# Work instruction
Could you repeat every record below exactly, leaving out the pictures?

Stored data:
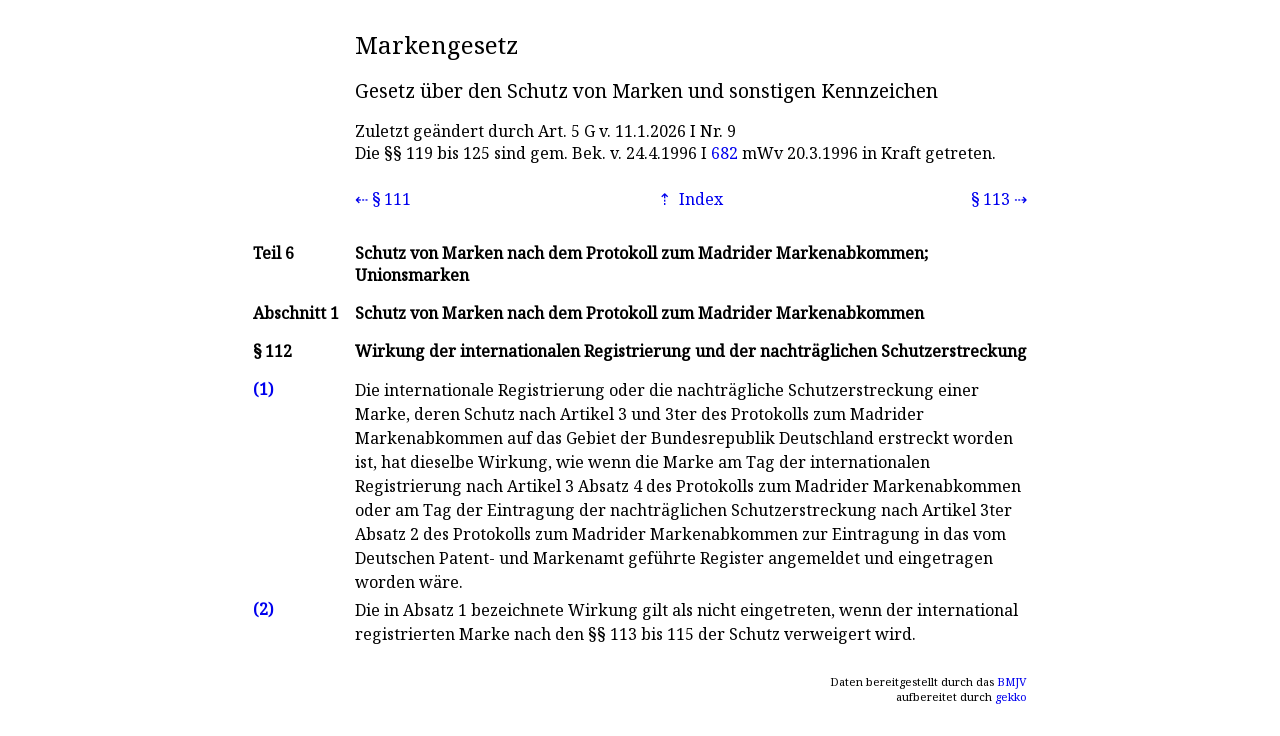

--- FILE ---
content_type: text/xml; charset=UTF-8
request_url: https://norm.gekko.de/markeng/112
body_size: 834
content:
<?xml version="1.0" encoding="UTF-8"?>
<?xml-stylesheet type="text/xsl" href="https://norm.gekko.de/jur2norm_html.xsl"?>
<jur id="29848cf2" lastmod="2026-01-24T22:52:54+00:00">
  <header short="MarkenG" amtabk="MarkenG" norm="markeng" title="Markengesetz">
    <long>Gesetz über den Schutz von Marken und sonstigen Kennzeichen</long>
    <changes>
      <change type="Stand">Zuletzt geändert durch <a>Art. 5</a> G v. <time datetime="2026-01-11">11.1.2026</time> I Nr. 9</change>
      <change type="Sonst">Die <a>§§ 119 bis 125</a> sind gem. Bek. v. <time datetime="1996-04-24">24.4.1996</time> I <a href="https://www.bgbl.de/xaver/bgbl/start.xav?startbk=Bundesanzeiger_BGBl&amp;jumpTo=bgbl196s0682.pdf" title="Bundesgesetzblatt 1996 S. 682" type="application/pdf" rel="external noopener">682</a> mWv <time datetime="1996-03-20">20.3.1996</time> in Kraft getreten.</change>
    </changes>
  </header>
  <nav>
    <prev id="7df71b1f" bez="§ 111" target="111" title="Nachträgliche Schutzerstreckung"/>
    <index id="29848cf2" bez="§ 112" target="112" title="Wirkung der internationalen Registrierung und der nachträglichen Schutzerstreckung"/>
    <next id="3f3bd389" bez="§ 113" target="113" title="Prüfung auf absolute Schutzhindernisse"/>
  </nav>
  <scope>
    <section bez="Teil 6" title="Schutz von Marken nach dem Protokoll zum Madrider Markenabkommen; Unionsmarken"/>
    <section bez="Abschnitt 1" title="Schutz von Marken nach dem Protokoll zum Madrider Markenabkommen"/>
  </scope>
  <main title="Wirkung der internationalen Registrierung und der nachträglichen Schutzerstreckung">
    <p nr="1">Die internationale Registrierung oder die nachträgliche Schutzerstreckung einer Marke, deren Schutz nach <a>Artikel 3 und 3ter</a> des Protokolls zum Madrider Markenabkommen auf das Gebiet der Bundesrepublik Deutschland erstreckt worden ist, hat dieselbe Wirkung, wie wenn die Marke am Tag der internationalen Registrierung nach <a>Artikel 3 Absatz 4</a> des Protokolls zum Madrider Markenabkommen oder am Tag der Eintragung der nachträglichen Schutzerstreckung nach <a>Artikel 3ter Absatz 2</a> des Protokolls zum Madrider Markenabkommen zur Eintragung in das vom Deutschen Patent- und Markenamt geführte Register angemeldet und eingetragen worden wäre.</p>
    <p nr="2">Die in Absatz 1 bezeichnete Wirkung gilt als nicht eingetreten, wenn der international registrierten Marke nach den <a>§§ 113 bis 115</a> der Schutz verweigert wird.</p>
  </main>
</jur>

# Answer area
--- FILE ---
content_type: text/xml; charset=UTF-8
request_url: https://norm.gekko.de/markeng/112
body_size: 834
content:
<?xml version="1.0" encoding="UTF-8"?>
<?xml-stylesheet type="text/xsl" href="https://norm.gekko.de/jur2norm_html.xsl"?>
<jur id="29848cf2" lastmod="2026-01-24T22:52:54+00:00">
  <header short="MarkenG" amtabk="MarkenG" norm="markeng" title="Markengesetz">
    <long>Gesetz über den Schutz von Marken und sonstigen Kennzeichen</long>
    <changes>
      <change type="Stand">Zuletzt geändert durch <a>Art. 5</a> G v. <time datetime="2026-01-11">11.1.2026</time> I Nr. 9</change>
      <change type="Sonst">Die <a>§§ 119 bis 125</a> sind gem. Bek. v. <time datetime="1996-04-24">24.4.1996</time> I <a href="https://www.bgbl.de/xaver/bgbl/start.xav?startbk=Bundesanzeiger_BGBl&amp;jumpTo=bgbl196s0682.pdf" title="Bundesgesetzblatt 1996 S. 682" type="application/pdf" rel="external noopener">682</a> mWv <time datetime="1996-03-20">20.3.1996</time> in Kraft getreten.</change>
    </changes>
  </header>
  <nav>
    <prev id="7df71b1f" bez="§ 111" target="111" title="Nachträgliche Schutzerstreckung"/>
    <index id="29848cf2" bez="§ 112" target="112" title="Wirkung der internationalen Registrierung und der nachträglichen Schutzerstreckung"/>
    <next id="3f3bd389" bez="§ 113" target="113" title="Prüfung auf absolute Schutzhindernisse"/>
  </nav>
  <scope>
    <section bez="Teil 6" title="Schutz von Marken nach dem Protokoll zum Madrider Markenabkommen; Unionsmarken"/>
    <section bez="Abschnitt 1" title="Schutz von Marken nach dem Protokoll zum Madrider Markenabkommen"/>
  </scope>
  <main title="Wirkung der internationalen Registrierung und der nachträglichen Schutzerstreckung">
    <p nr="1">Die internationale Registrierung oder die nachträgliche Schutzerstreckung einer Marke, deren Schutz nach <a>Artikel 3 und 3ter</a> des Protokolls zum Madrider Markenabkommen auf das Gebiet der Bundesrepublik Deutschland erstreckt worden ist, hat dieselbe Wirkung, wie wenn die Marke am Tag der internationalen Registrierung nach <a>Artikel 3 Absatz 4</a> des Protokolls zum Madrider Markenabkommen oder am Tag der Eintragung der nachträglichen Schutzerstreckung nach <a>Artikel 3ter Absatz 2</a> des Protokolls zum Madrider Markenabkommen zur Eintragung in das vom Deutschen Patent- und Markenamt geführte Register angemeldet und eingetragen worden wäre.</p>
    <p nr="2">Die in Absatz 1 bezeichnete Wirkung gilt als nicht eingetreten, wenn der international registrierten Marke nach den <a>§§ 113 bis 115</a> der Schutz verweigert wird.</p>
  </main>
</jur>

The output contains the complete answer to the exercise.